Is Germany jealous of the improvement in Turkey?
German media requires Turkey-competent
DW: Turkey is a problem country, Erdogan an autocrat and the Kurds are being oppressed - is that the German media's view of Turkey?
Caner Aver: A large part of the German media reports in a deficit-oriented manner. This is by and large justified, but the differentiation is often neglected. And why? Because there is not enough looking behind the scenes. Domestic political problems, in particular, are not properly and adequately considered.
Which political and social problem areas do German media report competently and in a differentiated manner?
Few German media report, for example, on the actual role of the PKK, which has been classified as a terrorist organization in Germany as well as in the EU. So it is not just the German Turks or official Turkish politics that the PKK calls a terrorist organization. There are certainly media outlets that address this, for example, and some print media report on it very objectively.
Another example: not all adult German Turks are AKP voters. There is a broad opposition movement in Turkey and among the Turks abroad. In Germany this is not always factually presented correctly in the media. The media portrayal of Turkey in the Middle East, in the context of Syria and Iraq, is better.
Caner Aver: The German-Turkish relationship "has suffered"
There is more objective reporting, including reports that think outside the box. But in principle, the reporting is very much subject to a mainstream that is problem-oriented and works along slogans. That Turkey has long been an autocracy, if not already a dictatorship, that the country is drifting away and the like.
Seldom before has the German media reported so critically on Turkey for so long. Does this damage the German-Turkish relationship?
It's already been damaged. German-Turkish relations have actually been strained since 2005 by the rejection of the application to join the EU, at that time by Sarkozy in France and Merkel in Germany. You have slowly deteriorated. Due to the domestic political developments in Turkey, the crackdown on demonstrators, for example, and now through hundreds of thousands of layoffs in Turkey, they are all the more at a low point. Economic relations are still good, but there is a lot of suspicion. You don't dare to walk any more. And that also has a negative effect on parts of the German-Turks.
When Turkish AKP politicians appear in Germany, we see women with headscarves and men waving crescent flags over the TV images. Who are the Germany-Turks sociologically? "Simple people", which often comes across as a bit condescending?
No, this cannot be determined by the level of education of Erdogan's supporters, there are also highly qualified people of the second and third generation in Germany among them who are close to Erdogan or the AKP and who vote for them.

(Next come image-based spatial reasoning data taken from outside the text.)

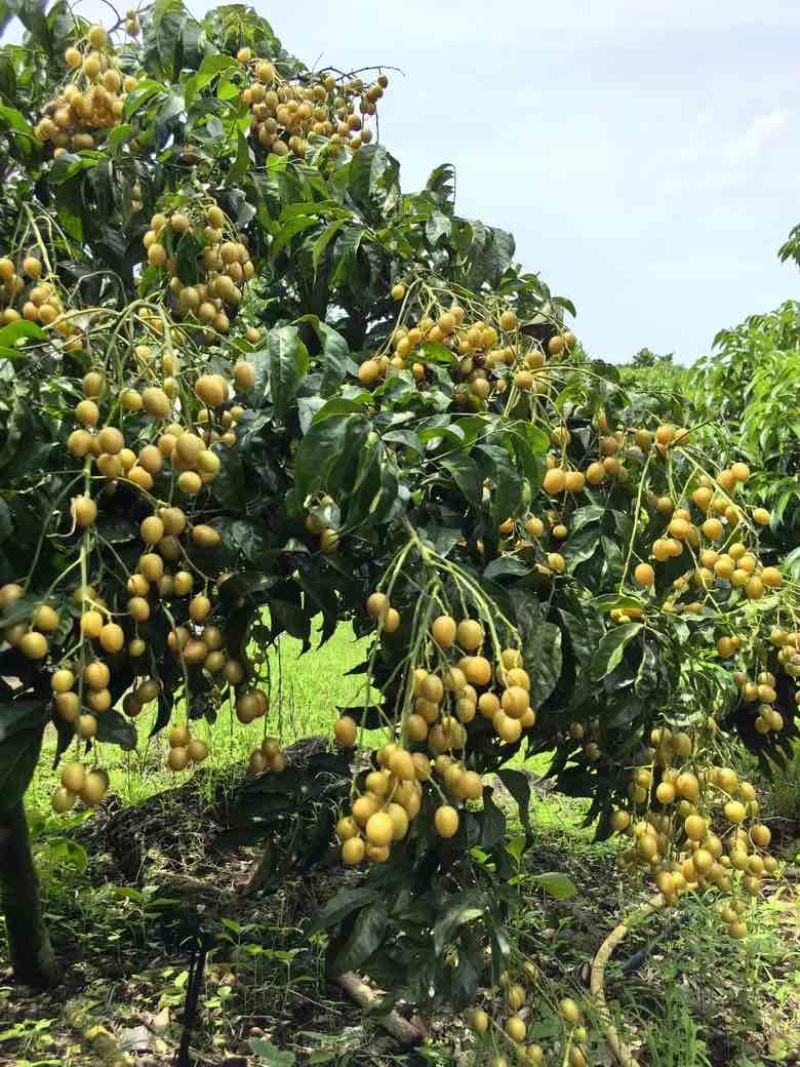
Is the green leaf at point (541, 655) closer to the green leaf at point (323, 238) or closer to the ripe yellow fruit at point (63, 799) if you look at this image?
the ripe yellow fruit at point (63, 799)

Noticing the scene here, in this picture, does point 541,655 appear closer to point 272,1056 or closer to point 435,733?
point 435,733

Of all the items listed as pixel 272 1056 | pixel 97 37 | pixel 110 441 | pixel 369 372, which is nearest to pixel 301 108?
pixel 97 37

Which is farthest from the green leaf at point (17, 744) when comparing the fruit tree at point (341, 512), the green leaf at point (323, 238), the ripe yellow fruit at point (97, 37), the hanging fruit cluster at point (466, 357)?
the ripe yellow fruit at point (97, 37)

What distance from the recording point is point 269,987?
7.03 feet

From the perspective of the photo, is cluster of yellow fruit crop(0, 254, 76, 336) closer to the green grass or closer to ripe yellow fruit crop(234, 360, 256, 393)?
ripe yellow fruit crop(234, 360, 256, 393)

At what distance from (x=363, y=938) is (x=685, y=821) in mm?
541

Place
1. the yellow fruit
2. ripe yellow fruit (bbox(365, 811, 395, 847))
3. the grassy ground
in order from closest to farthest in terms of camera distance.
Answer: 1. ripe yellow fruit (bbox(365, 811, 395, 847))
2. the yellow fruit
3. the grassy ground

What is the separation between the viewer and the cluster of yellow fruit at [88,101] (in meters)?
1.71

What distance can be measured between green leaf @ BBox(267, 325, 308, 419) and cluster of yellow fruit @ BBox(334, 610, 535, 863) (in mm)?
295

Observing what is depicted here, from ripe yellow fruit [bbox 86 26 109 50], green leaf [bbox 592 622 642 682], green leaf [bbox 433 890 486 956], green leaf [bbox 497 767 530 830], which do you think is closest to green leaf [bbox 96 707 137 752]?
green leaf [bbox 433 890 486 956]

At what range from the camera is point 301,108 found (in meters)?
2.10

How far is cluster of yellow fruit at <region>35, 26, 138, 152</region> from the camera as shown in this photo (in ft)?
5.62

It is more people who have identity and integration deficits who do not feel at home here in Germany for various reasons. Especially in conservative religious milieus, people are faced with the challenge of increasingly justifying their religiosity.
The discussion about the role of Islam, about its structural role in Germany, is leading to reorientation tendencies towards Turkey in parts of this society as well. Because they still don't feel at home here in Germany, despite their very good integration performance. In fact, only ten percent of the German-Turks are actually AKP voters. About half are naturalized and cannot vote in Turkey. But even among the Turkish citizens who were among the 1.4 million eligible voters in Germany, only 40 percent took part in the last election, of which 60 percent voted for Erdogan. That means, firstly, it is not the majority, but the minority, and secondly, it is precisely these people who cannot find an emotional home here in Germany that Erdogan has had a very identity-forming effect on for years in order to give them an emotional home .
Is the identity problem of the German Turks correctly seen by the media in our country?
No, not enough. Here you have to clearly take up new aspects of transnationality, the hyphenated nationalities and understand them as normal. This means that people who live in a migration context also have two homes in their hearts. Asking immigrants to choose a country is and remains a problem. In globalized times or in immigration societies, such one-dimensional orientations and identities are no longer valid - and that is neglected in the media as well as in public discussion.
So the German media have only limited competence in problem analysis?
Indeed, you could say that. There is definitely room for expansion here.
Caner Aver is a research fellow at the Center for Turkish Studies in Essen.
The interview was conducted by Volker Wagener.